People will die faster without food than they will without health care, is food a human right? Water? Does these being human rights mean that people who have them have to give them to those who do not? If they do that, who is going to give it to them? Looks to me like you either think the world is run by magic, or you do not think at all.

Personally I vote for the latter.
 
Health care should always be there 24/7 and not as a retail item like a can of beans.

Ahh, so we've gone from "health care is a right" to, "I want health care for free 24/7".

So if no one should have to pay, how are all the nurses, doctors, and many others who run a hospital supposed to get paid?

Oh I know, know! TAXES!!!! Tax money is like free money, we don't have to pay! We can just get those millionaires to pay for everything!
 
The old "right to someone elses services" bit. You can have healthcare in this country too. You only need to do it yourself and presto!
 
If healthcare, education and food are rights then doctors, nurses, teachers and farmers should be immediately declared slaves. You should be able to summon them on your schedule and demand that they provide you with the services you desire.

Of course you will also have to demand that people go to med-school considering that noone is going to go to medschool for 10 years if they know that you can stop them on the street and demand healthcare from them. Nurses too!

Mike
 
Just because health care is important to your existence does not make it a human right. In the absence of someone to provide it for you, it's not something that you would have (if you were unable to provide it for yourself).

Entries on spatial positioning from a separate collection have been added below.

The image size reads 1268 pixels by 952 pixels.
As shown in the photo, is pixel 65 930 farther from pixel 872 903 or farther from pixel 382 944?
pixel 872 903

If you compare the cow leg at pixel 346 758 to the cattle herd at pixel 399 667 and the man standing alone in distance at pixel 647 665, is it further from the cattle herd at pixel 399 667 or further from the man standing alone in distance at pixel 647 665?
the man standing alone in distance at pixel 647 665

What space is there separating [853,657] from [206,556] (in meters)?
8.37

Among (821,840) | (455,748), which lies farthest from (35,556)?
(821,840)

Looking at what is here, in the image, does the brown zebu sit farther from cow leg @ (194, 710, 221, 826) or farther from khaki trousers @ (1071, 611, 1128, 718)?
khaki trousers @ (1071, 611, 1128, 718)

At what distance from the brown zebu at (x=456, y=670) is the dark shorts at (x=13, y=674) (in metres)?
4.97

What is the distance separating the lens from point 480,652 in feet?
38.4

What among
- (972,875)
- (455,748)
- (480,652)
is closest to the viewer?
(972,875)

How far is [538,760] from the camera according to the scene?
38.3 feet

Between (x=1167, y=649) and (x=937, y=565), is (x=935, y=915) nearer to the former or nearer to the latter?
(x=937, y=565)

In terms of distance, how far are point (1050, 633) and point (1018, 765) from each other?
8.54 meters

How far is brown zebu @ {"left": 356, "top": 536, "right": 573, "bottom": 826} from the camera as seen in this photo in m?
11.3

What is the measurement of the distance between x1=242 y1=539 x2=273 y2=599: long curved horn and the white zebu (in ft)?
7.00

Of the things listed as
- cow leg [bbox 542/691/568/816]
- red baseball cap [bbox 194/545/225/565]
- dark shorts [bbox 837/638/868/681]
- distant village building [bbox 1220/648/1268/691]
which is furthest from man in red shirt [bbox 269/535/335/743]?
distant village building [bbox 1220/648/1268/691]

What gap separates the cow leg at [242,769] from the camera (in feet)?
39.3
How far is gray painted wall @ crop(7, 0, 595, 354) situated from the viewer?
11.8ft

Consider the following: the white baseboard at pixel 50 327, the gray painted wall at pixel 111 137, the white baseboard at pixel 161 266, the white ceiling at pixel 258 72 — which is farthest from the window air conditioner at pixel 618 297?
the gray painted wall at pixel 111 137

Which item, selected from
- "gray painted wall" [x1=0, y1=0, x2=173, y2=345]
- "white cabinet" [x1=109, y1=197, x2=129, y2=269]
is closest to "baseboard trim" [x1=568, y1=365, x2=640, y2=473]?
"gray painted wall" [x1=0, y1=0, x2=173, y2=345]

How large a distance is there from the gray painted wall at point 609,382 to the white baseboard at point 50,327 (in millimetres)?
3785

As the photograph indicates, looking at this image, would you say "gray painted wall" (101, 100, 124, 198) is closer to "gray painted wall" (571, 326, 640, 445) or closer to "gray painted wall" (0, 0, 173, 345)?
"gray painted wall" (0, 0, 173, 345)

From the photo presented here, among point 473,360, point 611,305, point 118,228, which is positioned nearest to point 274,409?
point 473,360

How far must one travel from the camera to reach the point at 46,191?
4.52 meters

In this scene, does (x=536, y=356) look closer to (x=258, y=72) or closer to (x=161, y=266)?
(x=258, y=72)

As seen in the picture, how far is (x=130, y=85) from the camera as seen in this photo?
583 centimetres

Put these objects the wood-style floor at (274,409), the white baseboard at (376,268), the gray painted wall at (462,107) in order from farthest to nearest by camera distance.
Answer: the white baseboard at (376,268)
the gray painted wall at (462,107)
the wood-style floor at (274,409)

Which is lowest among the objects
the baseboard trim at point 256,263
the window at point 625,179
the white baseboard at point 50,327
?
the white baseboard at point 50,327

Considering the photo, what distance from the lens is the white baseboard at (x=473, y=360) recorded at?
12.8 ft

Declaring it as a right in the sense that many of you are is declaring that someone is compelled to provide it to you. As Texanmike says, compelling people in this manner is the same as slavery, you're simply talking about degrees of subjugation. Since healthcare isn't something everyone can automatically provide for themselves, we're simply talking opinions. While we're on opinions, it's mine that it isn't anybody's right, no matter how in need they are, to subjugate anyone else.